Le message du Conseil d’État

18.09.2026 / FAO n° 75

Le message du Conseil d’État
La dimension d’actions de grâce, de pénitence et de prière accolée au Jeûne fédéral s’est étiolée au fil du temps pour se retrouver concrétisée à travers la tarte aux pruneaux et le lundi férié.
Crédit photos: geshas

Quel sens conférer au Jeûne fédéral, sachant par ailleurs que le message qu’il porte a évolué à travers les époques? Durant les périodes de disette ou d’épidémie de peste qui ont ponctué le XVIe siècle, les autorités de plusieurs Cantons réformés ont instauré des journées de prière et de pénitence hebdomadaires ou mensuelles. Par la suite, le jour de jeûne, sous des formes différentes entre la fin du XVIIIe et la première moitié du XIXe siècle, a revêtu la fonction d’appel à la concorde, à la paix religieuse et l’unité du pays. 

Si, aujourd’hui, la date du Jeûne fédéral coïncide toujours avec la reprise des travaux parlementaires des Chambres fédérales, la dimension d’actions de grâce, de pénitence et de prière accolée à ce jour s’est étiolée au fil du temps pour se retrouver concrétisée à travers la tarte aux pruneaux et le lundi férié. Et si c’était à travers la conjugaison de ces deux symboles les plus immédiats qu’il était possible de donner un sens actuel au Jeûne fédéral: le partage, non pas uniquement d’une pâtisserie, mais d’un temps libre, voire libéré? 
 
Avec l’acuité de son coup de crayon, Patrick Chappatte imaginait dans un dessin de 1995 – déjà! – un personnage rappelant la figure du Penseur de Rodin assis sur son écran d’ordinateur en train de méditer, sur une aire de repos en bordure de l’autoroute de l’information. Reprendre le contrôle du temps, tout un programme, comme le parcourt l’exposition «Flemme! Histoire de la fatigue» (Pôle muséal de Moudon). De la flemme qui ne renvoie pas à la simple oisiveté, des interstices temporels peuvent se dessiner et s’y glisser des moments de partage. Plus que des interstices ou des failles, ce sont de véritables tranchées qu’aménagent les personnes partageant leur temps au service des autres à travers le bénévolat. La cinquième édition de l’Observatoire du bénévolat en Suisse atteste de façon précise et détaillée de l’apport indispensable des bénévoles à la cohésion sociale, que cela soit dans les domaines du sport, de la culture, de la jeunesse ou encore de la solidarité. En comptabilisant la totalité des heures consacrées annuellement aux actions bénévoles, on atteindrait près de 590 millions d’heures. A son échelle, la Fédération ecclésiastique catholique romaine du canton de Vaud (FEDEC-VD) recense dans son rapport d’activité 2025 l’engagement bénévole de quatre mille personnes représentant 300’000 heures. 

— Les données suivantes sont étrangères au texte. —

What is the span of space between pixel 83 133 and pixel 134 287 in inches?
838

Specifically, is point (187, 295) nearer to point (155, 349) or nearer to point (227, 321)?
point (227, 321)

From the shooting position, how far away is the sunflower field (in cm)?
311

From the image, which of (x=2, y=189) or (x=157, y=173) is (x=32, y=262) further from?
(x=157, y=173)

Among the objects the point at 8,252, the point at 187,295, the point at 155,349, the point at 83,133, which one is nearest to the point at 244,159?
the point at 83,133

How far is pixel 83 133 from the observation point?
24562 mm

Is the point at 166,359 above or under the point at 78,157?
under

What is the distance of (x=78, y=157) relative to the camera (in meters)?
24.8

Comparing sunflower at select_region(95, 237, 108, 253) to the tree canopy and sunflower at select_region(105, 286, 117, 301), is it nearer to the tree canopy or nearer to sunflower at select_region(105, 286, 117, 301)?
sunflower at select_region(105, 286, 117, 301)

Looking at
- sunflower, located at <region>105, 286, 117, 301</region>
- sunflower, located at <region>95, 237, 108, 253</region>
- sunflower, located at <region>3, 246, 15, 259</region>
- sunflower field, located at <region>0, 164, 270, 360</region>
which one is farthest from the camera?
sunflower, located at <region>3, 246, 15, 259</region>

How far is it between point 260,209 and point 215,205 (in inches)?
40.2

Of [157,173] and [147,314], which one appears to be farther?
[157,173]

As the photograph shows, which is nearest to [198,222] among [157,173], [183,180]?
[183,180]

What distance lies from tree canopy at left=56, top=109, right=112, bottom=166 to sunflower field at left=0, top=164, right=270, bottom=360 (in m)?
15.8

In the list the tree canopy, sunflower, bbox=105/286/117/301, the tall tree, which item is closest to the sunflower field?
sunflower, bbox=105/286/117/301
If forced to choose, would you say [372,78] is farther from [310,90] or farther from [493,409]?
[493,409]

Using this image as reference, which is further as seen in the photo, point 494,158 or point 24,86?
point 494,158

Ce temps partagé constitue aussi une attention, une ouverture et une forme d’accueil de l’autre. Cet accueil peut revêtir une dimension spirituelle qui parcourt les traditions religieuses. Pour le théologien Maurice Zundel, accueillir l’autre comme un absolu consiste à voir en chaque être humain le sanctuaire d’une Présence divine intérieure, le visage d’autrui devenant le lieu même de la révélation divine. On retrouve l’importance du visage chez le philosophe Emmanuel Levinas qui place la Torah au centre de son éthique pour autrui. Pour Levinas, le visage de l’autre est un absolu qui représente une altérité irréductible

Chères concitoyennes, chers concitoyens, que ce lundi du Jeûne soit placé sous le signe du temps partagé, élément essentiel de notre cohésion sociale!